_The problem_: For this exercise, copy exactly the lines below from the one with "The graduating seniors" through the one with "Vela com purpurina dourada nº2 com 9 cms" and leave out the pictures.

_Records shown_:
++++++

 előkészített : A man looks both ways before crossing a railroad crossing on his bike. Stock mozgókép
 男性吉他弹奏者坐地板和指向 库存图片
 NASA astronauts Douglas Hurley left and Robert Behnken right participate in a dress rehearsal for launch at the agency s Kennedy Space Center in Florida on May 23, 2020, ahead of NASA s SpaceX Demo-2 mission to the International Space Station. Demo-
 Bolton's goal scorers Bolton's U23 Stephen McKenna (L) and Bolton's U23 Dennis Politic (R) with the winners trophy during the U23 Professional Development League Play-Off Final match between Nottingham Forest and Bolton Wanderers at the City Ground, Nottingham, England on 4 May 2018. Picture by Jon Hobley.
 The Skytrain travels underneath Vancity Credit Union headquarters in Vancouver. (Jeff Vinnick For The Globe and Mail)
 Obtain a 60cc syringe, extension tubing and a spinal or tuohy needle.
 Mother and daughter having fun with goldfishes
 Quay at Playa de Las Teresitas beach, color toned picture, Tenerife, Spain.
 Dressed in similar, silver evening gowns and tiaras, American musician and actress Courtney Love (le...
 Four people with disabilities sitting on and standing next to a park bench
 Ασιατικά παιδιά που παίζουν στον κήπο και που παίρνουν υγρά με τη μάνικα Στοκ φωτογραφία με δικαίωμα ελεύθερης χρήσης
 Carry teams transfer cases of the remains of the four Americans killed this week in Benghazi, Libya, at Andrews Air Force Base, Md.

++++++

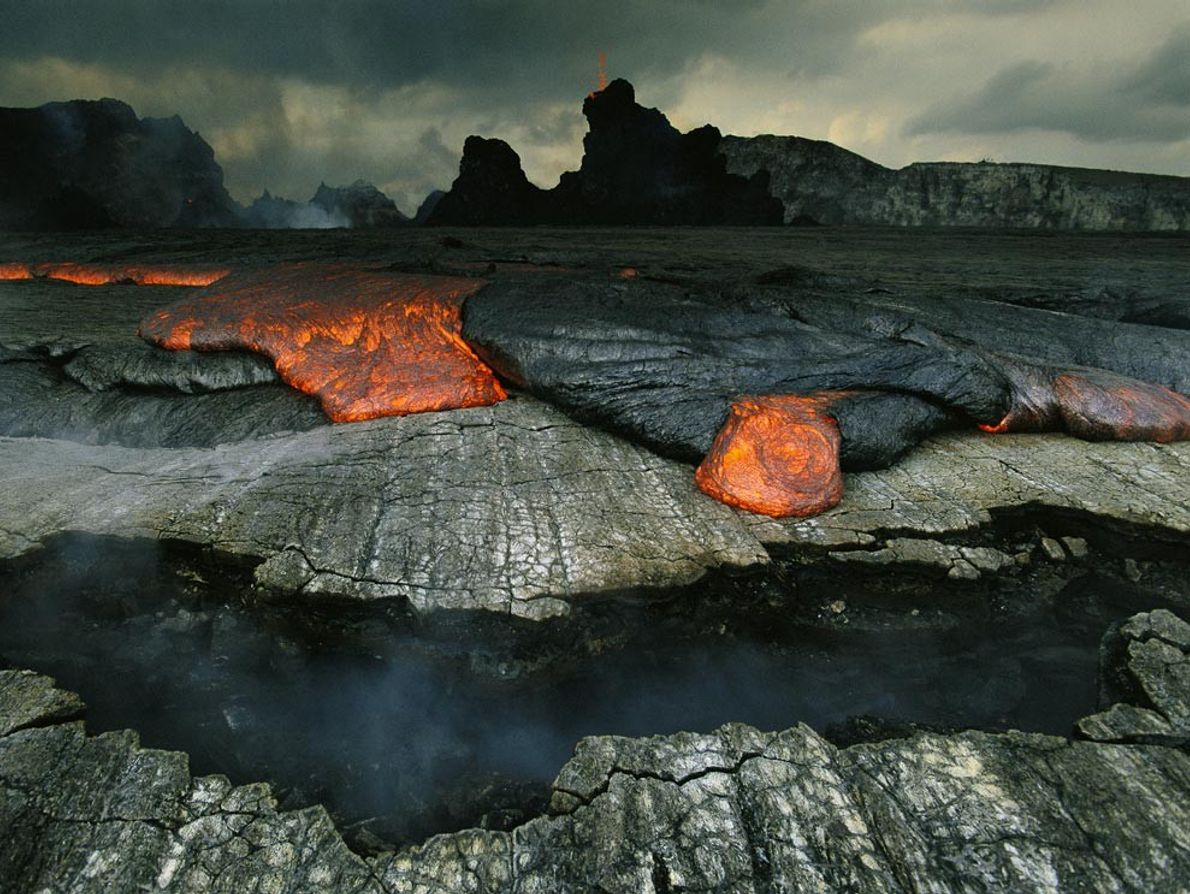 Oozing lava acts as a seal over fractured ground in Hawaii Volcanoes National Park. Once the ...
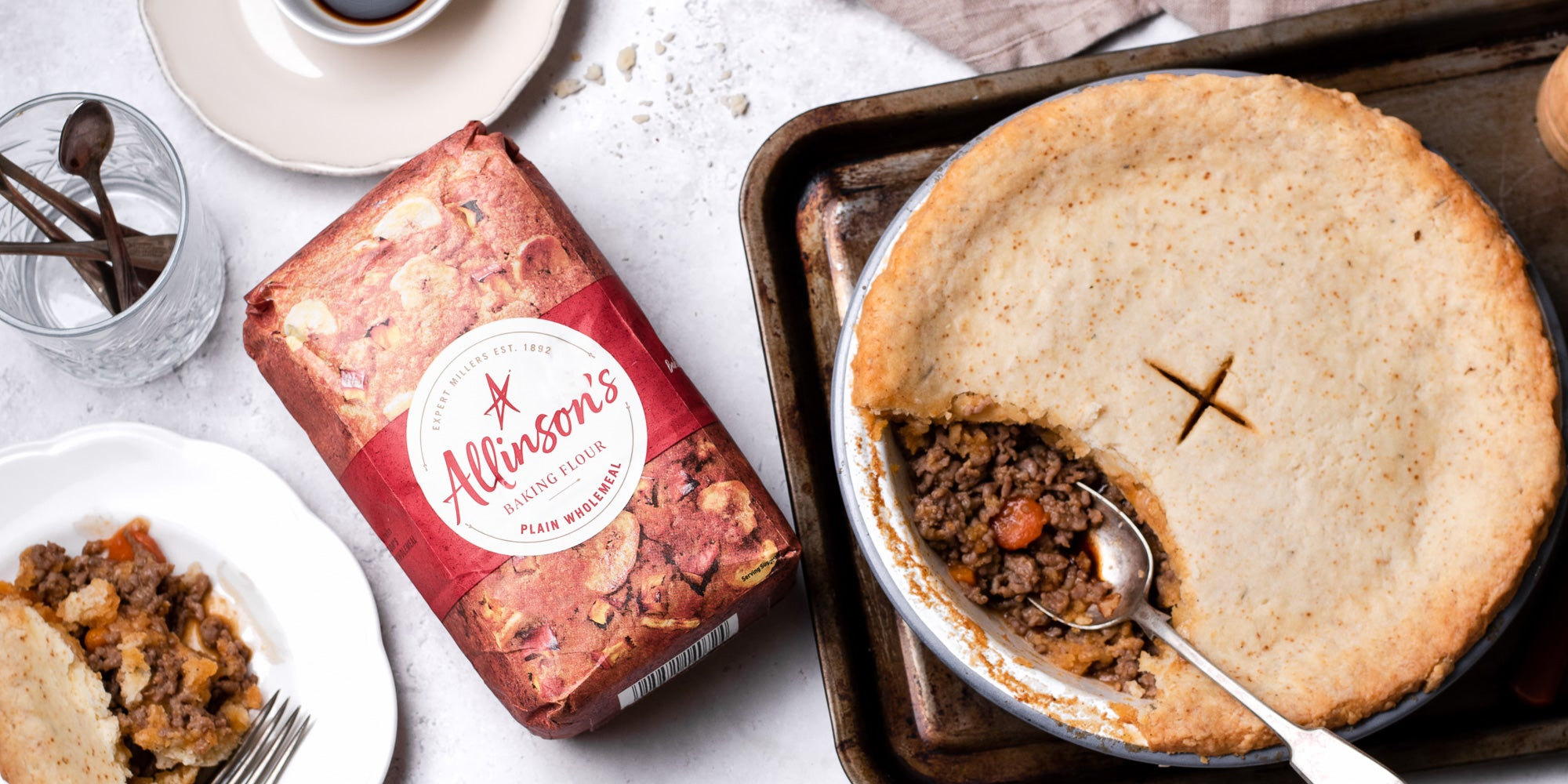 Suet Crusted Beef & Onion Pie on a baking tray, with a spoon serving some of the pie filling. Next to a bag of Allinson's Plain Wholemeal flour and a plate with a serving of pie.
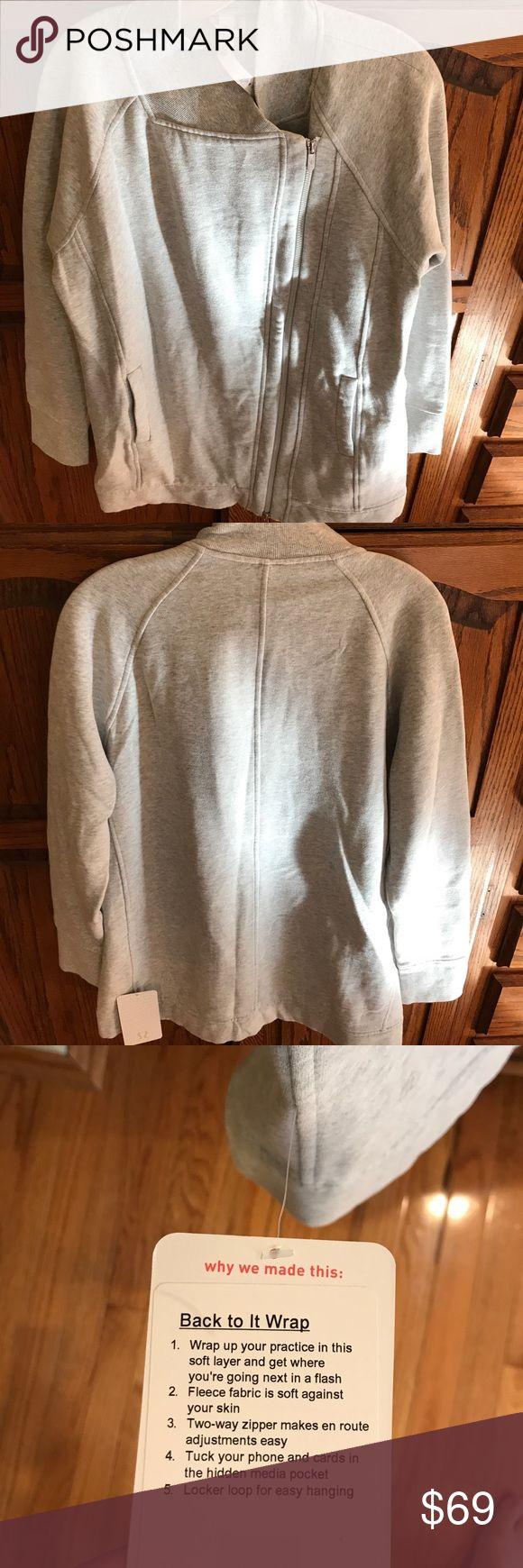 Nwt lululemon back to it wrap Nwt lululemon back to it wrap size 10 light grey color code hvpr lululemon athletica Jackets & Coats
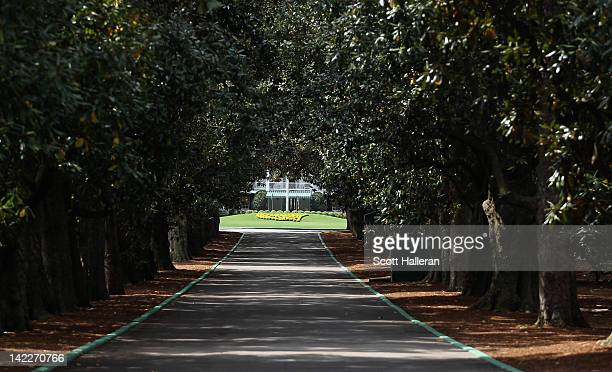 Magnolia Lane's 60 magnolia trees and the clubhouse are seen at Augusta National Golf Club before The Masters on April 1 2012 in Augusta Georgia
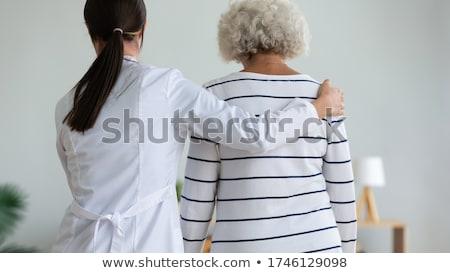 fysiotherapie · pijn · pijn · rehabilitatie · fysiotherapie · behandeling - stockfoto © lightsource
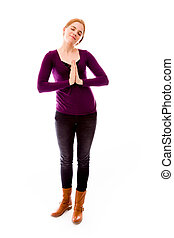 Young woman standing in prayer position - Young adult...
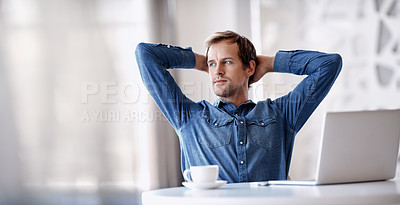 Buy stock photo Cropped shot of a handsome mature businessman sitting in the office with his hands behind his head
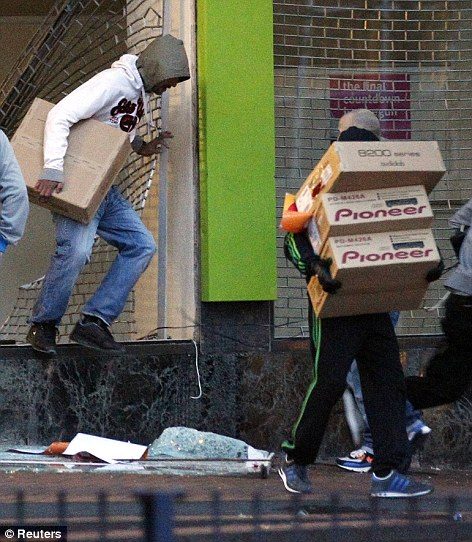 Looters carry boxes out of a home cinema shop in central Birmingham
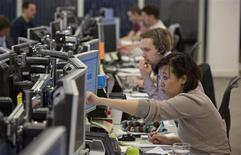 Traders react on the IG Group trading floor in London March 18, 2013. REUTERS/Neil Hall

++++++

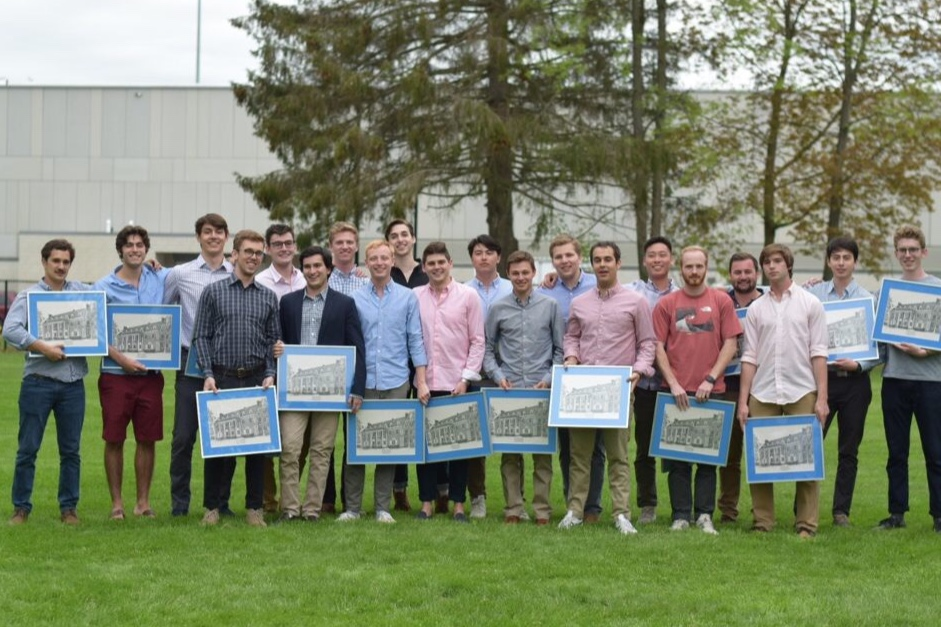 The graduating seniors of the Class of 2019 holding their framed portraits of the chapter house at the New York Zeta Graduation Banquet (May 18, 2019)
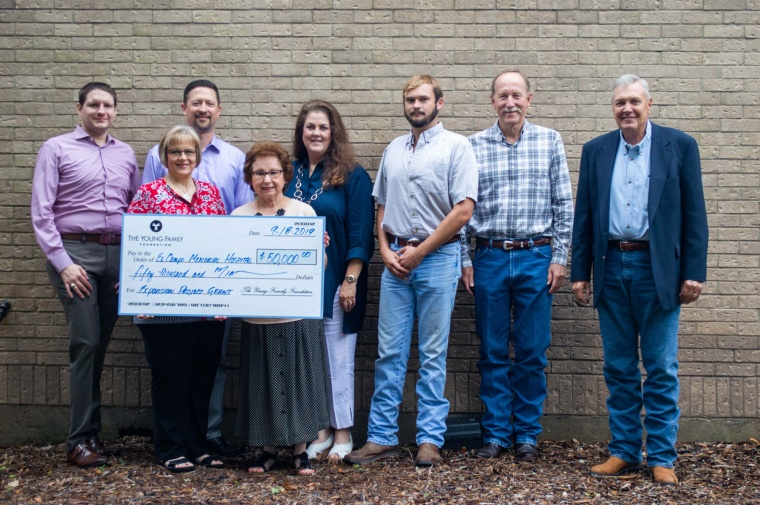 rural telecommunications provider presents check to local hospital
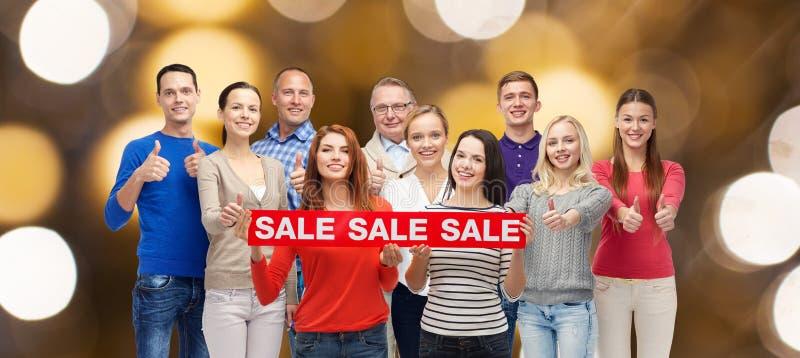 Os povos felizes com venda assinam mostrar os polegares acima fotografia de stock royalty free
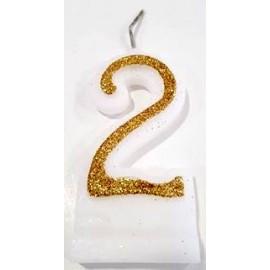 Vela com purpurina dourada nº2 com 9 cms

++++++

_Written answer_:
 The graduating seniors of the Class of 2019 holding their framed portraits of the chapter house at the New York Zeta Graduation Banquet (May 18, 2019)
 rural telecommunications provider presents check to local hospital
 Os povos felizes com venda assinam mostrar os polegares acima fotografia de stock royalty free
 Vela com purpurina dourada nº2 com 9 cms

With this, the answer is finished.